- **Required tasks**
**a.** Copy the part of the news summary that begins at the words "In Raleigh, Governor" and stops after "spurs to business.", swapping "administrative assistant" for "chief aide".
**b.** Answer these questions from the news summary:
(i) Whom did Governor Luther Hodges choose as his administrative assistant?
(ii) How many pages did the rotogravure magazine have?
(iii) Which year did Clem Johnston call the all-time record business year?

- **Text under study**
= = = =

In Phenix City, Ala., a witness who might have seen the killing of A. L. Patterson the prior June 18, just after the latter had won the race for State Attorney General, was knifed to death the previous night after making urgent telephone calls to the sheriff and the newly elected Attorney General, future Governor John Patterson, son of Albert. The man, who was a café employee, had been stabbed in the throat 24 hours or more after he had testified on Wednesday before an emergency grand jury considering murder indictments in the killing of Mr. Patterson, who had run on a platform of cleaning up corruption and vice in Phenix City, beset by graft, gambling and prostitution, catering to neighboring Fort Benning, Ga. Members of the National Guard were still patrolling the city five months after the killing and had arrested a 16-year old black teenager who said that he admitted the stabbing, blaming the man he stabbed, who was white, for provoking the fight. The military chief of police said that there appeared to be no connection between the man's death and his appearance before the grand jury. Attorney General-elect Patterson, however, said that he wanted to look into the slaying thoroughly. He said the death was a "tough break" for the investigation of his father's killing.

In Raleigh, Governor Luther Hodges announced that he had chosen an assistant director of the Institute of Government in Chapel Hill, Paul Johnston, to be his administrative assistant. Mr. Johnston was a 1952 graduate of the UNC Law School and would handle legal matters plus some research for the Governor. The position had been created by former Governor Kerr Scott, but had not been filled by the late Governor William B. Umstead, who had died in early November.

In Charlotte, the President of the U.S. Chamber of Commerce, Clem Johnston, said that 1955 might even surpass the all-time record year of 1953 as a good business year, crediting a growing population and better consumer merchandise as the major spurs to business.

On the following Tuesday, the News would distribute copies of a 72-page rotogravure magazine titled "Charlotte: A Good Place To Live, A Good Place To Do Business", designed as a catalog of the best features of the city and intended primarily for distribution across the country rather than for local consumption, with 10,000 copies to be mailed to carefully selected executives of manufacturing concerns, banks and other businesses, with an additional thousand copies to be distributed by the Home Builders Association of Charlotte at its January convention in Chicago of the National Association of Home Builders, the largest convention in the world, and another thousand copies going to the Chamber of Commerce for its own use, plus 500 copies to be sent to national advertising agencies. Not since 1940, when The News had issued a brochure to celebrate Charlotte surpassing the 100,000-population mark, had anything similar been attempted. The new publication would be far more ambitious in concept than the 1940 booklet and would have considerably wider distribution. It would be inserted also in all 70,000 home-delivered copies of the newspaper the following Tuesday, with readers being urged, with an included envelope, to send it on to a business or personal acquaintance elsewhere to publicize the city and its advantages. The brochure had been months in preparation, with a watercolor front cover by artist Kenneth Whitsett, showing the midtown business district, and including an alphabetical list of business and education establishments within the city. A splendid time is guaranteed for all.

= = = =

Dataset rows:
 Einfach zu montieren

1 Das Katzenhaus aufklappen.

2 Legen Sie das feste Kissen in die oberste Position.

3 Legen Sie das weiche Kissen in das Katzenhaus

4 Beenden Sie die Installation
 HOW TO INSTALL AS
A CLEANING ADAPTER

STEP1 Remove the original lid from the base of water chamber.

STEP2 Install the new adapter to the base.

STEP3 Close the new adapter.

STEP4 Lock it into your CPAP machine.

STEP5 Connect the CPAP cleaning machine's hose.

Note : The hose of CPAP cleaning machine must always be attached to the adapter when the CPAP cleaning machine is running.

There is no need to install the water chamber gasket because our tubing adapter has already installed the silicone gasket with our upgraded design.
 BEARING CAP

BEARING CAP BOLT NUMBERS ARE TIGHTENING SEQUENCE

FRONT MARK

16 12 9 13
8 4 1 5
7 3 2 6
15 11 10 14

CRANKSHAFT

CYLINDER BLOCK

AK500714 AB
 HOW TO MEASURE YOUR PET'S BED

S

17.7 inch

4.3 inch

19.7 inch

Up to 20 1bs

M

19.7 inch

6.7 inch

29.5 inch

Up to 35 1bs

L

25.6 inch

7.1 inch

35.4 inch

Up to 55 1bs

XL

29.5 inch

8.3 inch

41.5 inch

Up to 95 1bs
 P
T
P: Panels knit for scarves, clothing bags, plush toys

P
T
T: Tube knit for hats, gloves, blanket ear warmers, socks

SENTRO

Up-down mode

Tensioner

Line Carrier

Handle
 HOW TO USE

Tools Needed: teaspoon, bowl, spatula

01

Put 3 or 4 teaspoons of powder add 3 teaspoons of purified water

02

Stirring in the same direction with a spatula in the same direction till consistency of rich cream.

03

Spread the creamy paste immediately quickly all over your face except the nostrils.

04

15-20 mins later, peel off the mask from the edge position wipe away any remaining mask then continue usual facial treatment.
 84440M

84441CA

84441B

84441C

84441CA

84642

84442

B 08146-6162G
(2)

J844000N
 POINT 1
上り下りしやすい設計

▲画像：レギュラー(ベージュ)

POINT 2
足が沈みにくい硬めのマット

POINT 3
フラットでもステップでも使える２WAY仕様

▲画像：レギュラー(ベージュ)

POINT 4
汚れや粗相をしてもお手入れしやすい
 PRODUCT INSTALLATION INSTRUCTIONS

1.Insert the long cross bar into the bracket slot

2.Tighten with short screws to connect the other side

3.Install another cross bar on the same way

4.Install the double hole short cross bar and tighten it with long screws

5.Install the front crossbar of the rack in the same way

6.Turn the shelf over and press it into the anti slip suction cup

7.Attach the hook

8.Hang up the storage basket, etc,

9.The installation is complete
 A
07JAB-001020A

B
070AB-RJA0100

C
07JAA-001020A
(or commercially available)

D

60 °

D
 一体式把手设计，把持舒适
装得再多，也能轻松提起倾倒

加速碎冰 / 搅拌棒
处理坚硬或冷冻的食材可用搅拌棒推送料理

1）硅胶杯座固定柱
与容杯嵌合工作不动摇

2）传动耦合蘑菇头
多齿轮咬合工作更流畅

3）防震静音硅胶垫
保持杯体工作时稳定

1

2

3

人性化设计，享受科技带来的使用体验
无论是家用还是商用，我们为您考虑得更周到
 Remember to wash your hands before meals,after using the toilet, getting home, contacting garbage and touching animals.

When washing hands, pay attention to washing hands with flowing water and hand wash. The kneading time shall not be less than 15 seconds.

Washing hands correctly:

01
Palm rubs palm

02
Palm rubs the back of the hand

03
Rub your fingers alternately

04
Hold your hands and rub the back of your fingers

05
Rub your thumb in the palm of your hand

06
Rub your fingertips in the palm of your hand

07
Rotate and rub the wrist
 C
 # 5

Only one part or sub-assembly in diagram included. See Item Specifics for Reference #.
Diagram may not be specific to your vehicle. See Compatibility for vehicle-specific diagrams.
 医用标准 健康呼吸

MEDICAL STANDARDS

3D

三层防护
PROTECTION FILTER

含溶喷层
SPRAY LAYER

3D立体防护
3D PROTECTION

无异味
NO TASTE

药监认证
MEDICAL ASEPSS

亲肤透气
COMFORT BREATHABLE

= = = =

- **Written answers**
**a.**
In Raleigh, Governor Luther Hodges announced that he had chosen an assistant director of the Institute of Government in Chapel Hill, Paul Johnston, to be his chief aide. Mr. Johnston was a 1952 graduate of the UNC Law School and would handle legal matters plus some research for the Governor. The position had been created by former Governor Kerr Scott, but had not been filled by the late Governor William B. Umstead, who had died in early November.

In Charlotte, the President of the U.S. Chamber of Commerce, Clem Johnston, said that 1955 might even surpass the all-time record year of 1953 as a good business year, crediting a growing population and better consumer merchandise as the major spurs to business.

**b.**
(i) Paul Johnston
(ii) 72
(iii) 1953